# Source passage
Israel: A Home Movie
Film Review by Kam Williams
Most people’s general impressions of Israel come as a result of watching news stories prepared by professional journalists. If you’re interested in getting a more intimate feeling of the country untainted by politics, you might want to check out this documentary by Eliav Lilti.
The movie is basically a collage of home movies shot by amateur shutterbugs on Super 8 film between the Thirties and the Seventies. Besides reminding us of mundane fare like birthdays and bar mitzvahs, it covers subject-matter ranging from euphoric Romanian refugees dancing on the deck of a boat as they arrive in Israel, to a nurse comforting a wounded private who has just lost three limbs in battle, to settlers building in the occupied territories.
Together, these assorted images prove fascinating, since they paint the melancholy, collective psyche of a haunted homeland hopelessly caught in cycles of conflict where the next crisis might lurk just around the corner. For, here, we see a Jewish family grieving a young man murdered in a terrorist attack. And there, we hear a shell-shocked soldier declare, “God bless morphine!”

# Task prompt
Copy the part of the film review from "Israel: A Home" to "by Eliav Lilti." word for word.

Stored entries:

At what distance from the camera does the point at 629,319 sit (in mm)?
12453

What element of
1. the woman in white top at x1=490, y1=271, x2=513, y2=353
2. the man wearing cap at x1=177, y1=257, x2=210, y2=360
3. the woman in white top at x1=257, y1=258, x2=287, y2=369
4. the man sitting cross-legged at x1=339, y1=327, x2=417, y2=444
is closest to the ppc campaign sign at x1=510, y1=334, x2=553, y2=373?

# Task response
Israel: A Home Movie
Film Review by Kam Williams
Most people’s general impressions of Israel come as a result of watching news stories prepared by professional journalists. If you’re interested in getting a more intimate feeling of the country untainted by politics, you might want to check out this documentary by Eliav Lilti.